*GIVEN INSTRUCTION 1*.
Summarize the abstract on corporate political activity and financial performance in two sentences.

*TEXT SECTION*.
------

Firms tend to employ non-market strategies, corporate political activity (CPA), and corporate social responsibility (CSR) to enhance corporate financial performance (CFP) in response to growing social and political pressures. However, prior

researches are inconclusive on the CPA- CFP relation because of the single dimension of measurement and neglect of CSR’s impact on this relation. We re-examine the CPA-CFP relationship and explore CSR’s moderating influence. Based on Resource- Based View (RBV), we argue that the combination of information and financial CPA strategies positively impacts CFP by using complementary resources to develop more competitive advantages. Building on stakeholder theory, we further argue that CSR enforces the relationship between CPA and CFP by satisfying various stakeholders and increasing business legitimacy. We examine CSR's effect in two dimensions and argue that external CSR and the CSR in B2C industries impact the CPA-CFP relation more than internal CSR and CSR in B2B because external stakeholders’ trust creates a benign social and political environment for CPA. We test our hypotheses using empirical analysis on a data sample of 584 Fortune 500 firms from 2010-2016.

------

*MATERIAL FOR THIS TASK*.
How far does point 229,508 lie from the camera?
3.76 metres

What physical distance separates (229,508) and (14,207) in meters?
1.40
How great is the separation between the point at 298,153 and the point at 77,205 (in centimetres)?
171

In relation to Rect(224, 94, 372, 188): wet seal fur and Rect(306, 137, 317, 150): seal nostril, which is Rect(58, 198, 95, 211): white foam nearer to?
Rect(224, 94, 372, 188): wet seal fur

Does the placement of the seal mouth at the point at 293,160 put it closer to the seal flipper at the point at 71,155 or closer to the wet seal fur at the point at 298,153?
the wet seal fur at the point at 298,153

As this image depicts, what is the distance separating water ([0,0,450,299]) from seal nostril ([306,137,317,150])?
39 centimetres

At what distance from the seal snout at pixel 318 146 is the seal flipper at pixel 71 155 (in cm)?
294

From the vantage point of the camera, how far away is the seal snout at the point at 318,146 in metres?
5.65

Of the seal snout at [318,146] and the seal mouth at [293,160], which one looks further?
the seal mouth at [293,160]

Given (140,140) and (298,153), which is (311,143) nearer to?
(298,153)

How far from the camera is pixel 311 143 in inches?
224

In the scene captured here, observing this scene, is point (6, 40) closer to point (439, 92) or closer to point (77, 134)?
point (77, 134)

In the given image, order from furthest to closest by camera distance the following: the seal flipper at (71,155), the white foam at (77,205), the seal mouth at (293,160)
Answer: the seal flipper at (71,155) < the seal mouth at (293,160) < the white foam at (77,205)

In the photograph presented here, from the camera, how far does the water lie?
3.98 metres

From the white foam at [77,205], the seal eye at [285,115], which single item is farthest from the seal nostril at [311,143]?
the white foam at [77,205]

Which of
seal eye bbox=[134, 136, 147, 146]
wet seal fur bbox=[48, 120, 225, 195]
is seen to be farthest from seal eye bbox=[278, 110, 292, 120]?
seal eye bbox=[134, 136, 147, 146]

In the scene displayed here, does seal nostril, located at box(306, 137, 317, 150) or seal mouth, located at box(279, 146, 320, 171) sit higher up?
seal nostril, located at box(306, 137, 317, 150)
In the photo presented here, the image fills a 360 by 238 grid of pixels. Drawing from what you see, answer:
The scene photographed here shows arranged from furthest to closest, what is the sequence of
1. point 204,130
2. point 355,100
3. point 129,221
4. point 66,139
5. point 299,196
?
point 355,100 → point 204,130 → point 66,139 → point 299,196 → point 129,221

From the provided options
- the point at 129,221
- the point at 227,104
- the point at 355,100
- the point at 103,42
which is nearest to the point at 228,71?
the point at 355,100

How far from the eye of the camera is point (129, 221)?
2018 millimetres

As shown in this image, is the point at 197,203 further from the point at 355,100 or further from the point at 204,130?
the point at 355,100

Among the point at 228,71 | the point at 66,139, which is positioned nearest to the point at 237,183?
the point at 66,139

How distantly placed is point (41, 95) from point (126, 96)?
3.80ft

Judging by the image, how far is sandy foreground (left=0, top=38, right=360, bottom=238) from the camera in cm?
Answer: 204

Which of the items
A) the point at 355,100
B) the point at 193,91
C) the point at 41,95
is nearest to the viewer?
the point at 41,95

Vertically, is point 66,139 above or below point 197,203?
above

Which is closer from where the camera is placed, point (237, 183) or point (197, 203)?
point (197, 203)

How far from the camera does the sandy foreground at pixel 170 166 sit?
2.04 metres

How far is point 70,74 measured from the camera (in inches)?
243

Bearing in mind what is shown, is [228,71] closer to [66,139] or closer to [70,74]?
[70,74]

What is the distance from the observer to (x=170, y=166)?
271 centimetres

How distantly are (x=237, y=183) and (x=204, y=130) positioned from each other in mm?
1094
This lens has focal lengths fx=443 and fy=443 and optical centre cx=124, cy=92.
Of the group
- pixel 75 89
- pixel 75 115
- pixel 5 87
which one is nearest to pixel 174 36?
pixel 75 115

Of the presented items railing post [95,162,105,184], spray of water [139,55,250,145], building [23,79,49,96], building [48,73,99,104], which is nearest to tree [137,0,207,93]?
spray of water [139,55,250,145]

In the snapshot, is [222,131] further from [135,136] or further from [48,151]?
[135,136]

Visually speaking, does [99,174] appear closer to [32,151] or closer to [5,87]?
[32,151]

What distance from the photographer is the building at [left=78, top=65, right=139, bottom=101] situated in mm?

------

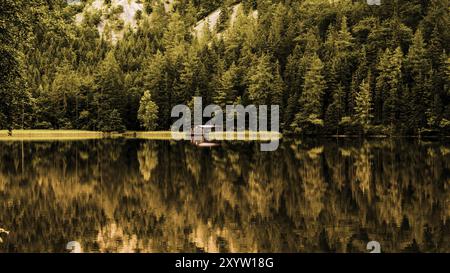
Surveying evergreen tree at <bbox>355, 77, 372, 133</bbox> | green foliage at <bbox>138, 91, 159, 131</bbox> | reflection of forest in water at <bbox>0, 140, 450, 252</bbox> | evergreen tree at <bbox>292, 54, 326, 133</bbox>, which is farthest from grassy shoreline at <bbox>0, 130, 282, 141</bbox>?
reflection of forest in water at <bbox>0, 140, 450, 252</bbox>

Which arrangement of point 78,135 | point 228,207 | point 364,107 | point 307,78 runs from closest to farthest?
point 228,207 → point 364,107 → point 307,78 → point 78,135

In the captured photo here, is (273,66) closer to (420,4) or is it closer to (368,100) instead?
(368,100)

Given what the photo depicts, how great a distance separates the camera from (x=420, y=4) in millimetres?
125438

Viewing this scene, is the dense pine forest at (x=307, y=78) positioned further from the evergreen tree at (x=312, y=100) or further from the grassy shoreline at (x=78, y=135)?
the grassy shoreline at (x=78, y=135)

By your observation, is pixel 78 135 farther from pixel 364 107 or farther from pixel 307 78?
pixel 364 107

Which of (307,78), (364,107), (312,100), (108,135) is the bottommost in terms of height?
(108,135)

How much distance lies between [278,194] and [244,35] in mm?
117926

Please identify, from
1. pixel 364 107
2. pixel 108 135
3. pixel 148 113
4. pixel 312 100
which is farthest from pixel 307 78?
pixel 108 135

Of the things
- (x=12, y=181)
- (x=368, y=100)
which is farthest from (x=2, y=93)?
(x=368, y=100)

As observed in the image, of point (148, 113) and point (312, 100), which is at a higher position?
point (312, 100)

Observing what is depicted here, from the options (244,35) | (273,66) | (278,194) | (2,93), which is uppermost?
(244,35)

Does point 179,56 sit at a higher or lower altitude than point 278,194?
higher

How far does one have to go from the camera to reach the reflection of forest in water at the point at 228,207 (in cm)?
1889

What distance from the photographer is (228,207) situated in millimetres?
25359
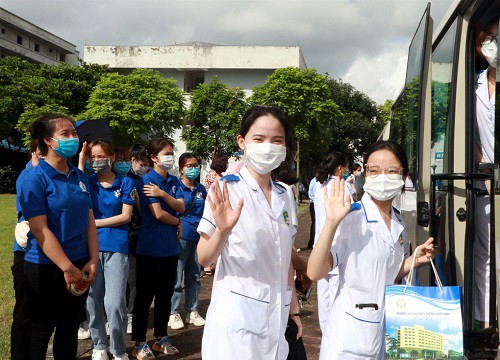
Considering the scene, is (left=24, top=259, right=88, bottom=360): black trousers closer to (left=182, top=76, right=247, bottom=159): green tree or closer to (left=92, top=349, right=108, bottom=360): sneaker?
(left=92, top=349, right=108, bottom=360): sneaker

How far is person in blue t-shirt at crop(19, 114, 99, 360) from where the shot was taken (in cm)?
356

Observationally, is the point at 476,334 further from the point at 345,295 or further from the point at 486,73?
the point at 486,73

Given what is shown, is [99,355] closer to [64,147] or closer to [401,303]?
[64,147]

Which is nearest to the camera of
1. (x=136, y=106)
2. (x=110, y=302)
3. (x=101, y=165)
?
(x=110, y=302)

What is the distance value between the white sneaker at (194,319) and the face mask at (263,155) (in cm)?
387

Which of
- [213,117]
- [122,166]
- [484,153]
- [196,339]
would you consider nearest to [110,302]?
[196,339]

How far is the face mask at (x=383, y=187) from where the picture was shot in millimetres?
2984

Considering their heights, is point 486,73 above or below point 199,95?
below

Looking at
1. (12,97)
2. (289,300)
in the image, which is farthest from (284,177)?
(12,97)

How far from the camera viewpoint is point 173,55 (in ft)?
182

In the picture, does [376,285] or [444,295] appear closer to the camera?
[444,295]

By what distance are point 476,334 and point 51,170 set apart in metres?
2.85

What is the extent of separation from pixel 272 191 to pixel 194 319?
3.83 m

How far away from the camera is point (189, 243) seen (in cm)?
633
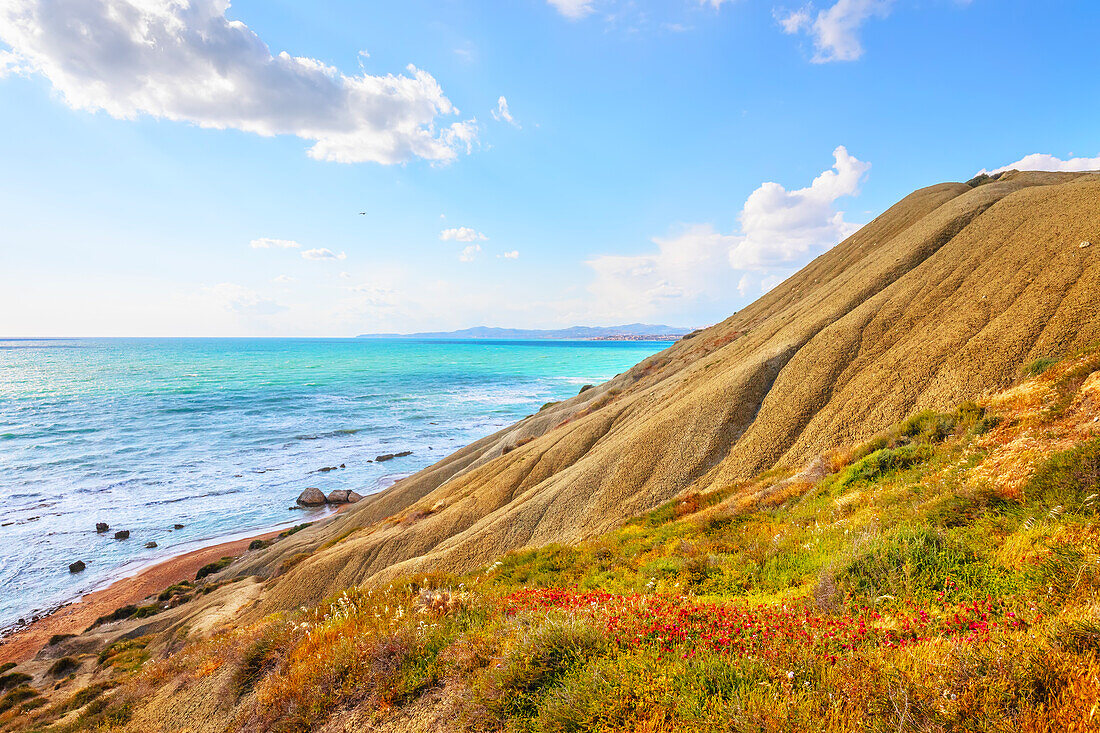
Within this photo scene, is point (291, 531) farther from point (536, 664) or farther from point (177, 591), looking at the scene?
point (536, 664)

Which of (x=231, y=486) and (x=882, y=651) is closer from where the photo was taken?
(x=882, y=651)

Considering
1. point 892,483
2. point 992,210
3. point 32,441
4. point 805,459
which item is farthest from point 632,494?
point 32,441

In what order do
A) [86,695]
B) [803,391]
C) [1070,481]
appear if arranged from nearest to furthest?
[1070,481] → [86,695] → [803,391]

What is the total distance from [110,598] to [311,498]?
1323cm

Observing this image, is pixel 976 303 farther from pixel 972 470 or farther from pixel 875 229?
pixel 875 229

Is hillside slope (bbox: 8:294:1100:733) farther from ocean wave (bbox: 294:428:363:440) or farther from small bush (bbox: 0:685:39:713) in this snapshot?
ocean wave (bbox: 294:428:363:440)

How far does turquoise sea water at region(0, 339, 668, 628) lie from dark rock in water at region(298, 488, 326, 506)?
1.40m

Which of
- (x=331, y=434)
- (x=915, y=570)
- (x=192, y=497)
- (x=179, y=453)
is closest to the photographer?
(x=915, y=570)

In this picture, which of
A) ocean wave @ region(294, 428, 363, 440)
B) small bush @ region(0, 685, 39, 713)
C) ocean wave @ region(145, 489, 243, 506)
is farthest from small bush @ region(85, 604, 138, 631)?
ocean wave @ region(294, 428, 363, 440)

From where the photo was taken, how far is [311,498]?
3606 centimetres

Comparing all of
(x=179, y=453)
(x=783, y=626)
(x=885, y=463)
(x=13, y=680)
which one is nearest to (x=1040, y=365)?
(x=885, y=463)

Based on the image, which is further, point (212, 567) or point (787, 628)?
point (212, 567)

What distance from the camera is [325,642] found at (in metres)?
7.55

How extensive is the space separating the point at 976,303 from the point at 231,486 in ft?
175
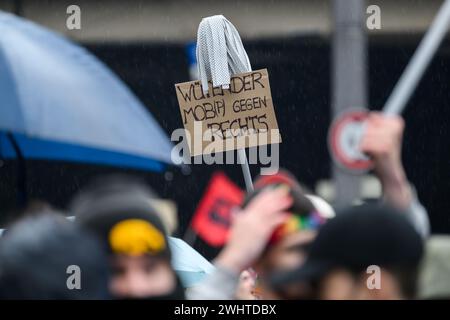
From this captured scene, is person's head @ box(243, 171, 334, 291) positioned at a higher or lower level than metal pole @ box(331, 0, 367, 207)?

------

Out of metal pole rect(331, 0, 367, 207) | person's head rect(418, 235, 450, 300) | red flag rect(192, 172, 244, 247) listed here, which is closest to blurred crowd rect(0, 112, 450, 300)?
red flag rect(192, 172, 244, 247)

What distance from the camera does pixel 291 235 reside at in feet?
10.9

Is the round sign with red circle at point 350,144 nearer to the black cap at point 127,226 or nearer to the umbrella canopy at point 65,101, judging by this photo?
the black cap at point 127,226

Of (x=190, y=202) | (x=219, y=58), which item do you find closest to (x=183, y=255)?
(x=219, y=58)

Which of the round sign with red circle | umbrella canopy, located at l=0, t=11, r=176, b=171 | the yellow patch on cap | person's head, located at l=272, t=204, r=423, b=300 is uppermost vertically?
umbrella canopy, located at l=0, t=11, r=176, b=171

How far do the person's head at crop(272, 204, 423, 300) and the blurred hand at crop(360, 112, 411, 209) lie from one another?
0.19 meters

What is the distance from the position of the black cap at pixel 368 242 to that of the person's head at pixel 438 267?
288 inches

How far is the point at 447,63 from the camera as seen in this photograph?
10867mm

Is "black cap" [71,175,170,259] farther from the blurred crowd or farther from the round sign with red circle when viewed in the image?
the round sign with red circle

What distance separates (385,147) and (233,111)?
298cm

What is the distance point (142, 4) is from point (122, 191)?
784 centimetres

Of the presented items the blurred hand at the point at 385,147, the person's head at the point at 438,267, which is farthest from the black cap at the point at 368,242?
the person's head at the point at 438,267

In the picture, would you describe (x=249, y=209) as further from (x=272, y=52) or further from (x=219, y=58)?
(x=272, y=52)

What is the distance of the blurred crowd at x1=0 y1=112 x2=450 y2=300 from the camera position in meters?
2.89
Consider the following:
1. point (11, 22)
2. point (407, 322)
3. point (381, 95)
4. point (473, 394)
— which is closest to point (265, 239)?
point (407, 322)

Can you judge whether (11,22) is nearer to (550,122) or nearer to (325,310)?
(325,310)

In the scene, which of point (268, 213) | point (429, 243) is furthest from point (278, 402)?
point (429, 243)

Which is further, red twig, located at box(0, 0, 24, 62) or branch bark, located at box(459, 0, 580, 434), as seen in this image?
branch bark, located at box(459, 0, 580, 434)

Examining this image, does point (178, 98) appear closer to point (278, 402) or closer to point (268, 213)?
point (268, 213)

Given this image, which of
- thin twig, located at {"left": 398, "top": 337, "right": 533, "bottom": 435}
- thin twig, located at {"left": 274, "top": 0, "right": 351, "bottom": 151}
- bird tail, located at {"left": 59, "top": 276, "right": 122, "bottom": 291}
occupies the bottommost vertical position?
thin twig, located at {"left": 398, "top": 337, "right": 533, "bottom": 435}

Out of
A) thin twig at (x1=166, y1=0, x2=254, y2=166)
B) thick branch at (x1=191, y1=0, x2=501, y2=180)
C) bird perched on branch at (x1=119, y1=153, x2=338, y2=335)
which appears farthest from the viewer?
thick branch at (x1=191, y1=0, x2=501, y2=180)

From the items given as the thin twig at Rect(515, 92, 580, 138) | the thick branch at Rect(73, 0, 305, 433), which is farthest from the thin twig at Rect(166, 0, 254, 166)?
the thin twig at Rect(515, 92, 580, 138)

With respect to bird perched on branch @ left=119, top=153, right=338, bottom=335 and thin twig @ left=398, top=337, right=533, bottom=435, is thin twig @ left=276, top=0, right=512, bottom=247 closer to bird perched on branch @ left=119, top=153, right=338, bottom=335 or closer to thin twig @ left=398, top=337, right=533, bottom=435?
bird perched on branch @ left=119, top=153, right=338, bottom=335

------

*GIVEN INSTRUCTION 2*.
Count the lines of the records that contain the word "sign". Reply with the number only.

*FINAL RESULT 1*.
Firms use corporate political activity (CPA) and corporate social responsibility (CSR) to improve corporate financial performance (CFP), but earlier research on the CPA-CFP relation is inconclusive because it used a single dimension of measurement and neglected CSR's impact. The study argues that combining information and financial CPA strategies raises CFP and that CSR strengthens this link, more so for external CSR and B2C industries than for internal CSR and B2B, and it tests these hypotheses on 584 Fortune 500 firms from 2010-2016.

*FINAL RESULT 2*.
4